We then want to initalize a Trainer class.

To do this, we have to defined the TrainingArguments, which is a class that contains all the attributes to customize the training. It requires one folder name, which will be used to save the checkpoints of the model, and all other arguments are optional.

there are many things you can optimise here, like the learning rate, the batch size, the number of epochs, etc. but for now, we can just use the default values. 
i have changed a few parameters, like the learning rate and weight decay, as well as setting the max number of steps (so it doesn't run for a very long time) and the logging steps (so we get updated more frequently on the loss) and the batch size (also for speed)
if you want to change them, you can find the full list of arguments in the documentation.

In [None]:
from transformers import Seq2SeqTrainer, Seq2SeqTrainingArguments

training_args = Seq2SeqTrainingArguments(output_dir="./flan-t5-small-da-en",
   per_device_train_batch_size=4,
   learning_rate=1e-3,
   weight_decay=0.01,
   max_steps=3000,
   logging_steps=200,
)

trainer = Seq2SeqTrainer(
   model=model,
   args=training_args,
   train_dataset=tokenized_train,
)

max_steps is given, it will override any value given in num_train_epochs


buckle up this will probably take a handful of minutes

In [28]:
trainer.train()

Passing a tuple of `past_key_values` is deprecated and will be removed in Transformers v4.48.0. You should pass an instance of `EncoderDecoderCache` instead, e.g. `past_key_values=EncoderDecoderCache.from_legacy_cache(past_key_values)`.


Step,Training Loss
200,1.3577
400,0.1665
600,0.1669
800,0.1499




KeyboardInterrupt: 

In [37]:
trainer.save_model("instruct-model")

In [38]:
instruct_model = AutoModelForSeq2SeqLM.from_pretrained("instruct-model").to("cuda")

In [39]:
my_pipe("English: How are you? Danish: ", instruct_model)
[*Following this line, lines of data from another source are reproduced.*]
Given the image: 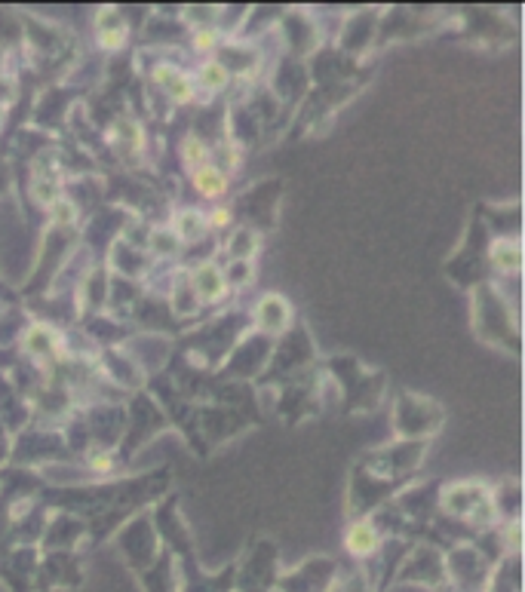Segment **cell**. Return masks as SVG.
Segmentation results:
<instances>
[{
  "label": "cell",
  "mask_w": 525,
  "mask_h": 592,
  "mask_svg": "<svg viewBox=\"0 0 525 592\" xmlns=\"http://www.w3.org/2000/svg\"><path fill=\"white\" fill-rule=\"evenodd\" d=\"M117 139H126L129 148H139V145H142V132H139V126H136L133 120H120V123L114 126V142H117Z\"/></svg>",
  "instance_id": "11"
},
{
  "label": "cell",
  "mask_w": 525,
  "mask_h": 592,
  "mask_svg": "<svg viewBox=\"0 0 525 592\" xmlns=\"http://www.w3.org/2000/svg\"><path fill=\"white\" fill-rule=\"evenodd\" d=\"M228 221V212L225 209H218L215 215H212V224H225Z\"/></svg>",
  "instance_id": "17"
},
{
  "label": "cell",
  "mask_w": 525,
  "mask_h": 592,
  "mask_svg": "<svg viewBox=\"0 0 525 592\" xmlns=\"http://www.w3.org/2000/svg\"><path fill=\"white\" fill-rule=\"evenodd\" d=\"M200 77H203V83H206L209 89H218V86H225L228 71H225V65H218V62H206V65L200 68Z\"/></svg>",
  "instance_id": "10"
},
{
  "label": "cell",
  "mask_w": 525,
  "mask_h": 592,
  "mask_svg": "<svg viewBox=\"0 0 525 592\" xmlns=\"http://www.w3.org/2000/svg\"><path fill=\"white\" fill-rule=\"evenodd\" d=\"M194 286H197V292H200L203 298H218V295L225 292V277L218 273V267L203 264V267L194 273Z\"/></svg>",
  "instance_id": "4"
},
{
  "label": "cell",
  "mask_w": 525,
  "mask_h": 592,
  "mask_svg": "<svg viewBox=\"0 0 525 592\" xmlns=\"http://www.w3.org/2000/svg\"><path fill=\"white\" fill-rule=\"evenodd\" d=\"M203 227H206V221H203L197 212H182V215H179V234H182L185 240H197V237L203 234Z\"/></svg>",
  "instance_id": "7"
},
{
  "label": "cell",
  "mask_w": 525,
  "mask_h": 592,
  "mask_svg": "<svg viewBox=\"0 0 525 592\" xmlns=\"http://www.w3.org/2000/svg\"><path fill=\"white\" fill-rule=\"evenodd\" d=\"M154 246L172 249V246H175V237H169V234H157V237H154Z\"/></svg>",
  "instance_id": "15"
},
{
  "label": "cell",
  "mask_w": 525,
  "mask_h": 592,
  "mask_svg": "<svg viewBox=\"0 0 525 592\" xmlns=\"http://www.w3.org/2000/svg\"><path fill=\"white\" fill-rule=\"evenodd\" d=\"M53 206H56V221H59V224H68V221H74V206H71L68 200H56Z\"/></svg>",
  "instance_id": "13"
},
{
  "label": "cell",
  "mask_w": 525,
  "mask_h": 592,
  "mask_svg": "<svg viewBox=\"0 0 525 592\" xmlns=\"http://www.w3.org/2000/svg\"><path fill=\"white\" fill-rule=\"evenodd\" d=\"M93 467H96V470H108V467H111V458H96Z\"/></svg>",
  "instance_id": "18"
},
{
  "label": "cell",
  "mask_w": 525,
  "mask_h": 592,
  "mask_svg": "<svg viewBox=\"0 0 525 592\" xmlns=\"http://www.w3.org/2000/svg\"><path fill=\"white\" fill-rule=\"evenodd\" d=\"M286 316H289V310H286L283 298H265L258 307V320L265 329H283Z\"/></svg>",
  "instance_id": "5"
},
{
  "label": "cell",
  "mask_w": 525,
  "mask_h": 592,
  "mask_svg": "<svg viewBox=\"0 0 525 592\" xmlns=\"http://www.w3.org/2000/svg\"><path fill=\"white\" fill-rule=\"evenodd\" d=\"M507 537H510V546H513V550H516V546H519V522H513V525H510Z\"/></svg>",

'<pad> Hvordan er du?</s>'

try to use your new, instruction tuned model for the pipeline function you made earlier, and test it on a handful of examples again
does it perform better than before?
why?
What if you instruct it to perform a different task? does the performance transfer?
why?
if you wanted to instruction tune a model to be able to solve a multitude of tasks (like chatpgt), what kind of training data would you need?
how would you produce that kind of data?
what are the limitations?

One- and few-shot inference: With smaller and more manageable models, you can sometimes achieve good performance with good prompting and in-context learning. This can happen, for example, if the model has been trained on similar tasks, and it just requires some nudging to adapt its behavior to a new task/data;
Instruction fine-tuning: If in-context learning is not enough, you can fine-tune your model. Note that here we have fine-tuned a relatively small model, and scaling to larger models can become prohibitively resource-intensive.